A tale of planning and pitstops

Why do we need to plan? Why can’t we just get on with doing?

The Mercedes Formula 1 team gave us an extreme example of the impact of planning on pitstops at yesterday’s race in Germany.

Love or loathe F1, the teams and individuals involved are the epitome of high performance. In a world where fractions of seconds count, no detail is overlooked.

A modern F1 pitstop (changing 4 wheels and tyres) take around 2 seconds (the fastest is 1.92s). If you are not amazed by that, please re-read the sentence. 2 seconds to get a car in the air, get 4 wheels off, 4 new wheels on, put the car down and send it on it’s way.

A 2 second pitstop is only possible because the entire pitstop is finely orchestrated. Every team member (including the driver) has a set of things they need to do, at set times, in a set order. Everything has to be perfect for it to work.

As an aside, whilst the pitstop is perfectly planned, it is also practiced a lot.

What would happen if a pitstop wasn’t planned?

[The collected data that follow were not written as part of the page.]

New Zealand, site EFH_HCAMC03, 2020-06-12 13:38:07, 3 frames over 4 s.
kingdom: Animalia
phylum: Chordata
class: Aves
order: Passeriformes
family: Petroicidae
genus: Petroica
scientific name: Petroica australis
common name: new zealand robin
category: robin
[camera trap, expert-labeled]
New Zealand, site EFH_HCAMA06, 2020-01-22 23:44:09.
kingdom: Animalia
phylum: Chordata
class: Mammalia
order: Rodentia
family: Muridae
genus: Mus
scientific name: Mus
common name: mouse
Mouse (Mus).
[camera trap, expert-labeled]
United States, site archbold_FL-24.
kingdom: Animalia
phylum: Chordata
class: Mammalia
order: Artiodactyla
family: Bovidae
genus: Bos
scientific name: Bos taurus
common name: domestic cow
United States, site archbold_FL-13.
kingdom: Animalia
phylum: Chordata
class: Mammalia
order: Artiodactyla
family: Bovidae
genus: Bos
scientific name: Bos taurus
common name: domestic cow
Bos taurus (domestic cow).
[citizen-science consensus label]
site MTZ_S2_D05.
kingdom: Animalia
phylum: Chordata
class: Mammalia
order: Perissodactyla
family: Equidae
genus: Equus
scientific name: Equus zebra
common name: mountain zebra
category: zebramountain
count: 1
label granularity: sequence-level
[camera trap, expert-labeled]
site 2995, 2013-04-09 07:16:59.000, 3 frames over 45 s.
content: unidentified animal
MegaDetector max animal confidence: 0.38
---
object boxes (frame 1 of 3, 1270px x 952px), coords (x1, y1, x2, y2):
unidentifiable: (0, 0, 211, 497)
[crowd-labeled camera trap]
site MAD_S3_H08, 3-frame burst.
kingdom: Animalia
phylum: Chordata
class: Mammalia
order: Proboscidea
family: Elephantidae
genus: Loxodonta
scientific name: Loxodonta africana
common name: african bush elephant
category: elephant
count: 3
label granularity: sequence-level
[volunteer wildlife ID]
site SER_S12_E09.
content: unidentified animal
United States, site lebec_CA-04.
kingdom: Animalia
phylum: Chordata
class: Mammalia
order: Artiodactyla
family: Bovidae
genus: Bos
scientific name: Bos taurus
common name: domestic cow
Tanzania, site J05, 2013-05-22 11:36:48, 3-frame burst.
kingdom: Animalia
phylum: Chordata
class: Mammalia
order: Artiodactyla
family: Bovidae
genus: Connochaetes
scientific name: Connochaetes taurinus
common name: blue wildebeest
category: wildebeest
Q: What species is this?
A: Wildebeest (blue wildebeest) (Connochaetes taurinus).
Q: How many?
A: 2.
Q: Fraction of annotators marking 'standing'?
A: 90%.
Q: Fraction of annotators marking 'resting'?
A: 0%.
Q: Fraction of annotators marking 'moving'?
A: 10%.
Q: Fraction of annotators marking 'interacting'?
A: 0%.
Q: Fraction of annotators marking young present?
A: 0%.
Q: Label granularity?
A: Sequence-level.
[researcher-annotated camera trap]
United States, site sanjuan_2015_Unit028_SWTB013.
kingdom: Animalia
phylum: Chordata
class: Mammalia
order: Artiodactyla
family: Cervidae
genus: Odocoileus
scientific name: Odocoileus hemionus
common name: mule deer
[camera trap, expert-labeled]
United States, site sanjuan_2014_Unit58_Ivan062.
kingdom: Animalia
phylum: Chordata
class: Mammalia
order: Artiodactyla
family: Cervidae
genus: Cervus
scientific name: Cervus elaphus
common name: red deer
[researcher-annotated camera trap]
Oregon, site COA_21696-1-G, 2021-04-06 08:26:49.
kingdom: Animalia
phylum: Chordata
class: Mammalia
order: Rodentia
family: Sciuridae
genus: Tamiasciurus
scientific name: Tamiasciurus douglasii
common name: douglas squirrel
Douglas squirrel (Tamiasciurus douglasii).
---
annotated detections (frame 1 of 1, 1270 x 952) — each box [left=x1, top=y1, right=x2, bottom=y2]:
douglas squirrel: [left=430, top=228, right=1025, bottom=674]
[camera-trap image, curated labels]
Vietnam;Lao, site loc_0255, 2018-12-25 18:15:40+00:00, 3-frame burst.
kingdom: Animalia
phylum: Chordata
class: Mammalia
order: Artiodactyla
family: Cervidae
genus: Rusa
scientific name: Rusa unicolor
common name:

We found out in the German GP yesterday. The weather was awful; it was raining a lot, on and off, and the teams couldn’t work out which tyres best-suited the conditions. To make matters worse, one of the track run-off areas was unexpectedly like an ice-rink when it was wet.

Lewis Hamilton had just slid off the circuit, just before the pit entry, in seriously wet conditions, breaking his front wing in the process. He did the only sensible thing he could do and headed straight into the pits, but his team were not ready for him.

The Mercedes F1 team have made all the other high performing F1 teams look amateurish this year, such is the level they have been operating at. And yet, we saw them here with a car but no plan.

As the team struggled to spontaneously organise themselves, running backwards and forwards, grabbing tyres and a new wing, Lewis could only sit there in the car and wait.

Eventually, the team managed to get the tyres changed (the wing had also been replaced).

Rather than the 2 second pitstop that Lewis had been used to enjoying, he lost 50 seconds sitting there waiting for the team to change his tyres.

In F1, 50 seconds is huge. It only takes 73 seconds to complete a lap of the German circuit in the dry. From leading the race, Lewis ended up finishing last on the road (though he was subsequently promoted to 2 places following penalties for other drivers).

The point of this is not to criticise the Mercedes F1 team; All the teams struggled to cope with the randomness caused by the weather. “It was like a horror movie mixed with a black comedy”, as one of the drivers put it.

The point is to highlight that normally the pitcrew operate accordingly a highly refined and well practiced plan. Take away the plan and performance drops off a cliff. The plan is essential to deliver the performance.

If you want to achieve something, planning is usually important.